I want to find the irreducible representations of the Lie algebra $\mathrm{so}(3,1)$. I know the standard procedure goes on like

  1. Complexify the Lie algebra, obtaining the complex Lie algebra $A_1\oplus A_1$;
  2. Obtain all the irreducible representations of $A_1$
  3. Build a representation of $A_1\oplus A_1$ from the product of two irreducible representations of $A_1$.

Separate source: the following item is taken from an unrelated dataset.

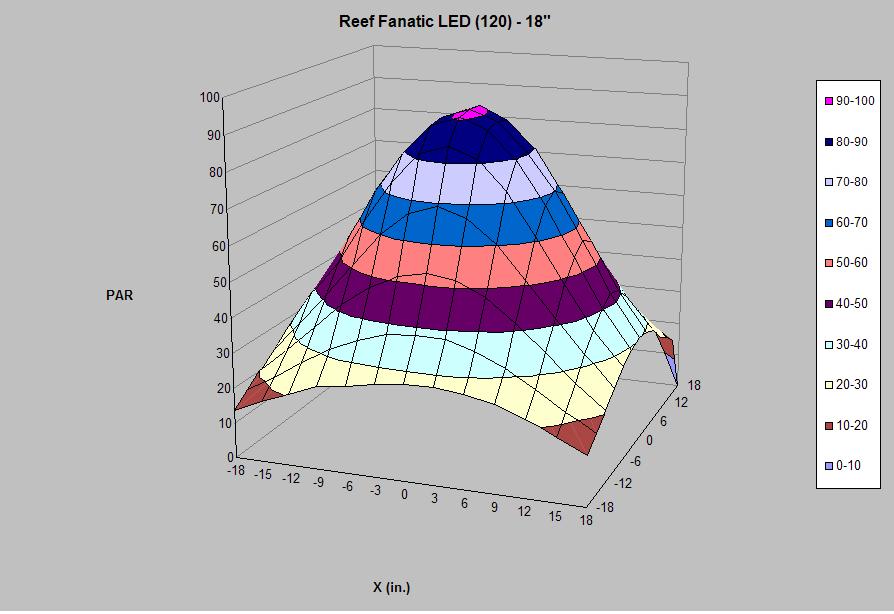 ReefFanatic-LED1.jpg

Now I should go back to the real algebra $\mathrm{so}(3,1)$, but I don't know how. I know that if we have a (complex-linear) representation of a complex Lie algebra $L$ we can use its Weyl canonical basis (constructed using the Cartan subalgebra and the root system) to create a real-linear representation of the compact real section of $L$. In my case, however, the compact real section is $\mathrm{so}(4)$ (or $\mathrm{su}(2)\oplus\mathrm{su}(2)$ if you like), not $\mathrm{so}(3,1)$.

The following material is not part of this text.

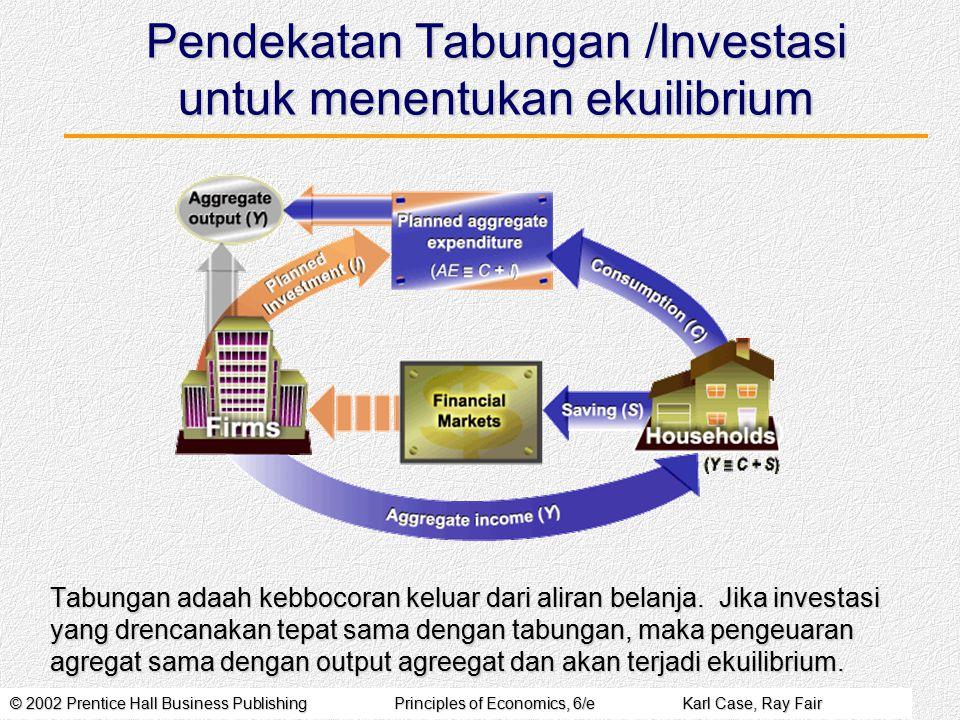 Pendekatan Tabungan /Investasi untuk menentukan ekuilibrium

In its article on the representation theory of the Lorentz group, Wikipedia says that

[...] all irreducible representations of $\mathrm{so}(3,1)_{\mathbb{C} }$, and, by restriction, those of $\mathrm{so}(3,1)$ are obtained.

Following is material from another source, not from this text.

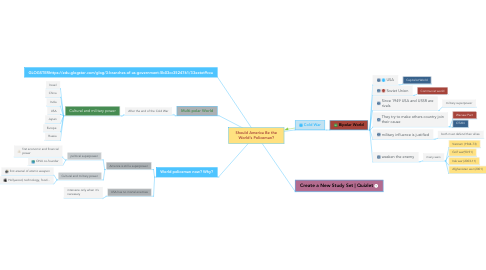 Mind Map: Should America Be the World's Policeman?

What "restriction" is it about? Would someone explain how can we construct a representation of a real Lie algebra from the representations of its complexification?


1 Answer 1


Let $\mathfrak{g}$ be a Lie algebra, then $\mathfrak{g}\otimes_{\mathbb{R}}\mathbb{C}$ is a complex Lie algebra where we extend the Lie bracket by complex linearity. The map $i : \mathfrak{g} \to \mathfrak{g}\otimes_{\mathbb{R}}\mathbb{C}$ given by $X \mapsto X\otimes 1$ is a Lie algebra homomorphism.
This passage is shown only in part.